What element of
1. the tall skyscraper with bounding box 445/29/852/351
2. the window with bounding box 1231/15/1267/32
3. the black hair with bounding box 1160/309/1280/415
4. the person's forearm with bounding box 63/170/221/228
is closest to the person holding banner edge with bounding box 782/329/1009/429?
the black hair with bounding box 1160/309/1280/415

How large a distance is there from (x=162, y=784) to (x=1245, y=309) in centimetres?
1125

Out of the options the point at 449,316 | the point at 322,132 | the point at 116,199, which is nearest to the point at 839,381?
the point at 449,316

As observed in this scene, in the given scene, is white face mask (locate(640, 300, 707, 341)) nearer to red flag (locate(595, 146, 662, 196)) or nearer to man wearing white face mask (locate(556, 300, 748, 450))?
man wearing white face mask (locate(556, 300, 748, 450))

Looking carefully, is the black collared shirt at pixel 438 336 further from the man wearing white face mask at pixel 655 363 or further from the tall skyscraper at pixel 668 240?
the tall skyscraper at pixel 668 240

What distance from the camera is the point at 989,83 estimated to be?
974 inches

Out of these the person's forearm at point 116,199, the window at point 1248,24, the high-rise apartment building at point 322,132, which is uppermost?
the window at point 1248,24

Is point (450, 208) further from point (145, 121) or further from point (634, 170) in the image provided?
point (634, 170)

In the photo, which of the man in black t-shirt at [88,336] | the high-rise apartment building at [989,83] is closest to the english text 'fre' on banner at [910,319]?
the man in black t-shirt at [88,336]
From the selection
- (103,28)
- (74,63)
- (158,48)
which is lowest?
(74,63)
++++++++++
* Task instructions: Give every line of the records above as a numbered list, leaving out the blank lines.

* Result:
1. What element of
2. 1. the tall skyscraper with bounding box 445/29/852/351
3. 2. the window with bounding box 1231/15/1267/32
4. 3. the black hair with bounding box 1160/309/1280/415
5. 4. the person's forearm with bounding box 63/170/221/228
6. is closest to the person holding banner edge with bounding box 782/329/1009/429?
7. the black hair with bounding box 1160/309/1280/415
8. How large a distance is there from (x=162, y=784) to (x=1245, y=309) in centimetres?
9. 1125
10. Out of the options the point at 449,316 | the point at 322,132 | the point at 116,199, which is nearest to the point at 839,381?
11. the point at 449,316
12. As observed in this scene, in the given scene, is white face mask (locate(640, 300, 707, 341)) nearer to red flag (locate(595, 146, 662, 196)) or nearer to man wearing white face mask (locate(556, 300, 748, 450))?
13. man wearing white face mask (locate(556, 300, 748, 450))
14. Looking carefully, is the black collared shirt at pixel 438 336 further from the man wearing white face mask at pixel 655 363 or further from the tall skyscraper at pixel 668 240?
15. the tall skyscraper at pixel 668 240
16. What distance from the camera is the point at 989,83 estimated to be?
17. 974 inches
18. Out of these the person's forearm at point 116,199, the window at point 1248,24, the high-rise apartment building at point 322,132, which is uppermost?
19. the window at point 1248,24
20. Is point (450, 208) further from point (145, 121) or further from point (634, 170) in the image provided?
21. point (634, 170)
22. In the photo, which of the man in black t-shirt at [88,336] | the high-rise apartment building at [989,83] is closest to the english text 'fre' on banner at [910,319]?
23. the man in black t-shirt at [88,336]
24. From the selection
25. - (103,28)
26. - (74,63)
27. - (158,48)
28. which is lowest?
29. (74,63)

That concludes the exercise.